I know that many of these questions seem rather absurd, especially when they’re looked at in the context of “the here and now.” However, when taking the long-term view, it’s actually very easy to see the world coming to a grinding halt thanks to a significant decline in the availability of oil. The reason being, less oil will have an enormous trickle-down effect.

Just look at the following examples of what could happen due to higher oil prices:

  • Obviously, the price of most forms of energy will go through the roof. The price of all transportation fuels will skyrocket. In order to help combat these increased costs, people will become more urbanized and things like the suburbs will become a thing of the past.
  • High transportation costs will cause a dramatic trickle-down effect on consumer prices as manufacturers have no choice to pass on the costs to their customers. No consumer product will be safe.
  • Any petroleum based product (plastic anyone?) will undergo significant price increases. Do yourself a favor and try and pick out even one item near you that neither contains plastic nor was produced by anything containing plastic.
  • As oil prices increase, there will be greater emphasis placed on bringing alternative fuels to the market. Right now, it appears our main efforts are being focused on ethanol. As farmers focus more of their efforts on producing ethanol producing plants, the price of these plants, as well as the prices of every other fruit/vegetable/dairy/poultry/beef/pork product will climb exponentially higher.

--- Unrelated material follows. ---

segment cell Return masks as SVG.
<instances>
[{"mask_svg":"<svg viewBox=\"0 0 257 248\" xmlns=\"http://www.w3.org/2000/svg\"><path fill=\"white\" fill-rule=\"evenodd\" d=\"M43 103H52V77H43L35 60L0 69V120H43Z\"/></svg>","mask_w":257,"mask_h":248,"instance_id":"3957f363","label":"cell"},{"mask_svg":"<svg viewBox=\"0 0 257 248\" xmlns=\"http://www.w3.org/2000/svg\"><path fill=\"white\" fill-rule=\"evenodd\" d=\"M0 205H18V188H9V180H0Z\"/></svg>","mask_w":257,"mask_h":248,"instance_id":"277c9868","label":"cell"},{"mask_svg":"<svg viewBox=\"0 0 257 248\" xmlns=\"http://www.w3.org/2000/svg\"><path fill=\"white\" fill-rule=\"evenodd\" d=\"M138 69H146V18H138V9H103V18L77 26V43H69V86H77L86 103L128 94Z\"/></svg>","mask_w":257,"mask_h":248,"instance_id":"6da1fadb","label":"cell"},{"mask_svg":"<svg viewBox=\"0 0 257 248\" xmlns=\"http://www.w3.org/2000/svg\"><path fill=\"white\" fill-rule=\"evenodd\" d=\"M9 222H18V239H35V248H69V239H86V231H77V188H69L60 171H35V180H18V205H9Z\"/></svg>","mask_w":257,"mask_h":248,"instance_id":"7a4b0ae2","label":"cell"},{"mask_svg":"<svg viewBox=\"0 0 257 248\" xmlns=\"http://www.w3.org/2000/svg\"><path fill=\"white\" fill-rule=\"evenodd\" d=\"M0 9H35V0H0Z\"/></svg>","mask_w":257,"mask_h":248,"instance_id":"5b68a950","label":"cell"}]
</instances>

These likely scenarios just scratch the surface, and don’t even begin to speak to the increased conflict over the world’s remaining oil supplies.

But, so I don’t end this post on such a gloom and doom note, it does appear that there is reason to be thankful for the recent run of gasoline and oil prices, as there now appears to be much more focus on finding cheap, clean and sustainable alternative fuel sources. As these fuels/energies become more mainstream, hopefully they will reduce our demand for oil to the point that we don’t even care how much petroleum is left in the earth.

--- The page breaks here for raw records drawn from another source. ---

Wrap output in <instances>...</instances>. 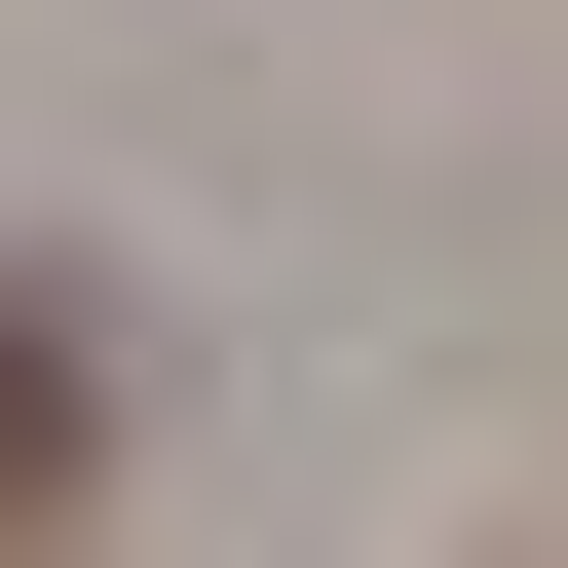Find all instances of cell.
<instances>
[{
    "mask_svg": "<svg viewBox=\"0 0 568 568\" xmlns=\"http://www.w3.org/2000/svg\"><path fill=\"white\" fill-rule=\"evenodd\" d=\"M77 455H114V342H77V304H0V530H39Z\"/></svg>",
    "mask_w": 568,
    "mask_h": 568,
    "instance_id": "obj_1",
    "label": "cell"
}]
</instances>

Gas Prices Hit All-Time Record High

Gas prices hit an all-time high of $3.25 today, breaking the previous record of $3.24 set in May of last summer. To help put this in some perspective, exactly one year ago the national average gas price was $2.56. For you non-math people out there, that constitutes a jump of over 25 percent.

In addition to the nation-wide record, every state is now reporting state-wide average gas prices above $3 per gallon. New Jersey has the lowest average price at $3.01 per gallon, while Hawaii has the highest average price at $3.68 per gallon.

Unfortunately, it doesn’t appear as if things are going to get much better any time soon. The price of oil, which is a major factor in how much we pay at the pump, has skyrocketed over the last several months and shows no signs of stopping any time soon. In fact, Goldman Sachs is now warning of $200 oil.

Additionally, we’re right around the time of year where refineries will switch over to “summer blend” gasoline, which is more expensive than regular gas. Summer blend gasoline (something that has essentially become Federally mandated) contains special (read: more expensive) additives that help reduce emissions and decrease smog.

Unfortunately, as I’ve said on several occasions, this couldn’t be coming at a worse time for most Americans. The housing market, which is the single greatest source of wealth for Americans, is in the midst of a prolonged down cycle, which isn’t likely to end until next year at the earliest. Consumer confidence is plunging, the dollar is tanking, jobs are becoming less abundant, food is becoming more expensive… I think you get the point.

As long as the current economic trends continue – which is very likely considering most signs are pointing to things getting much worse – gasoline prices above $3 a gallon are really going to hurt American consumers. If gas hits $4 this summer, look out below!

Hopefully higher gas prices will encourage us to do a better job conserving fuel and force us to navigate towards more environmentally friendly vehicles and energy sources. While these may be the only bright spots in paying more money for gasoline, in the end today’s pain may be worth it if it truly is the catalyst that helps us get our act together.